The jury at the insider-trading conspiracy trial of former Primary Global Research LLC executive James Fleishman heard the defendant’s voice for the first time on a secretly recorded phone call made by a cooperating witness.
Fleishman, of Santa Clara, California, is charged with two counts of conspiracy for his role in what prosecutors say was an scheme to pass tips from technology company employees, acting as consultants, to hedge-fund managers. As a salesman for Primary Global, Fleishman put consultants in touch with investors. He faces as long as 25 years in prison if convicted.
Karl Motey, 47, an independent consultant who has pleaded guilty to insider trading and is cooperating with the U.S., said he called Fleishman in May 2009 claiming he was starting a hedge fund and wanted to use Primary Global’s services.
“You’re accessing our networking of contacts to get information from them, you know kind of to prove or disprove your model,” Fleishman can be heard saying on the call. “Talking to them, uh, so they can be a resources for you.”
Primary Global, based in Mountain View, California, links investors with industry experts at public companies. In his position as a sales manager, Fleishman was responsible for attracting new clients and arranging for fund managers to speak to consultants, the U.S. said.
Motey asked Fleishman if he could get specific information about technology companies, not just industry trends.
“It depends who you’re talking to,” Fleishman said. “In Taiwan, who are seeing stuff on a day-to-day basis that can say ‘Hey, here’s how things are kind of shaping up for June.’”
Motey told jurors he was surprised by Fleishman’s statement because late May or early June is a period just before companies issue quarterly earnings.

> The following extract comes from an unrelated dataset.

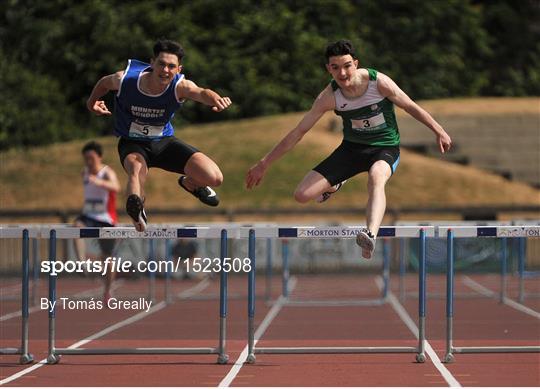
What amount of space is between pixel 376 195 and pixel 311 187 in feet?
1.84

Assistant U.S. Attorney David Leibowitz asked Motey what he understood Fleishman to be saying.
“I took it to mean that they had people who’d be able to give me daily updates on a particular company, even on a day-to-day basis,” Motey said.

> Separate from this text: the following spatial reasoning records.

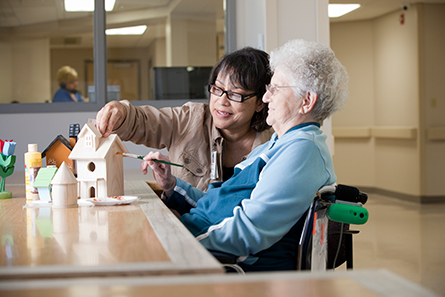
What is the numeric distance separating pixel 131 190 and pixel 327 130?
2045 mm

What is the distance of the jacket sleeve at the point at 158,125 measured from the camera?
7.36 feet

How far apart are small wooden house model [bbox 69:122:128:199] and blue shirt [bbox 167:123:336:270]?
33 centimetres

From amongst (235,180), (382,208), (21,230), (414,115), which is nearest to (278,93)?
A: (235,180)

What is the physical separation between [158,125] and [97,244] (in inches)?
55.1

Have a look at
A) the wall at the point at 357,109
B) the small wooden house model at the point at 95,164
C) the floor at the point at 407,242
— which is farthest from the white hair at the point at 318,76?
the wall at the point at 357,109

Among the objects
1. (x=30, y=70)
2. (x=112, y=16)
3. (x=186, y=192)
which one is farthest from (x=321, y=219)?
(x=30, y=70)

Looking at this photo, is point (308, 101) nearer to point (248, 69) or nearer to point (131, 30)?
point (248, 69)

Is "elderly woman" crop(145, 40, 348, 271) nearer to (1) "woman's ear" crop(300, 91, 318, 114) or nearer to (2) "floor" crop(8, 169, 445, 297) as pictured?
(1) "woman's ear" crop(300, 91, 318, 114)

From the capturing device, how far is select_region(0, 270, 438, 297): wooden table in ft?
2.04

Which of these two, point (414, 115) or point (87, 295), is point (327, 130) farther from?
point (414, 115)

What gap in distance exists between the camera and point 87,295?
0.60 m

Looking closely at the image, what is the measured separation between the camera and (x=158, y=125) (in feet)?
7.48

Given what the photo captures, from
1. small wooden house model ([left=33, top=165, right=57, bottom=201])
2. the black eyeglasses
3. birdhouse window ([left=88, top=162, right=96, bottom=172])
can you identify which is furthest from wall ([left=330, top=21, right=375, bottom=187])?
small wooden house model ([left=33, top=165, right=57, bottom=201])

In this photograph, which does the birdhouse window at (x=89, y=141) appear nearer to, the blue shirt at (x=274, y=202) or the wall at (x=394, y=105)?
the blue shirt at (x=274, y=202)
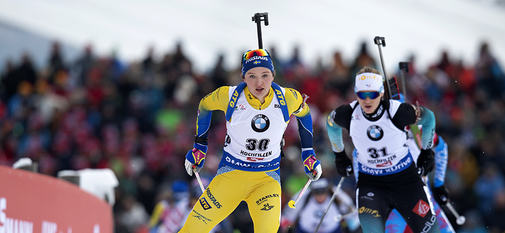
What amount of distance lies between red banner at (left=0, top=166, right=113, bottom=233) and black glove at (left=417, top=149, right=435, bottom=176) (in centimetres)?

Fleishman also said consultants last names weren’t given out to clients or their contact information.
“You just try to provide anonymity to some degree for the experts,” Fleishman said.
“That’s just to protect them from investor relations?” Motey said.
‘Us and Them’
“Yeah, because the relationship we have is between us and them,” Fleishman replied.
Leibowitz asked Motey what he understood Fleishman to mean.
“What I meant was in my experience, investor relations keeps a very tight control over who gets to talk and what message gets out,” he said. “Investor relations would not want employees to be talking to investors.”
Jurors also heard a call Motey recorded later in May 2009, in which he had his first consultation with a Marvell Technology Group Ltd. employee whom Primary Global described as a director of the company’s business development and marketing.
In the call, the consultant can be heard telling Motey his revenue expectations for Marvell as well as the average gross margin for his business unit.
Leibowitz asked Motey what his reaction was to hearing the information.
“I was very surprised,” Motey testified. “That’s not a public number for the company as far as I knew at the time.”
Jay Nelson, one of Fleishman’s lawyers, told jurors yesterday that his client wasn’t aware of any wrongdoing at the company and hadn’t committed any crimes. Nelson said that of the 15,000 experts in the network, only a handful were “rogue.” Cooperating witnesses were testifying for the prosecution in a bid to win leniency from the court, he said.
Thirteen people, including 12 who pleaded guilty, have been convicted in the crackdown by Manhattan U.S. Attorney Preet Bharara,.
Testimony continues today before U.S. District Court Judge Jed Rakoff.
The case is U.S. v. Nguyen, 11-cr-00032, U.S. District Court, Southern District of New York (Manhattan).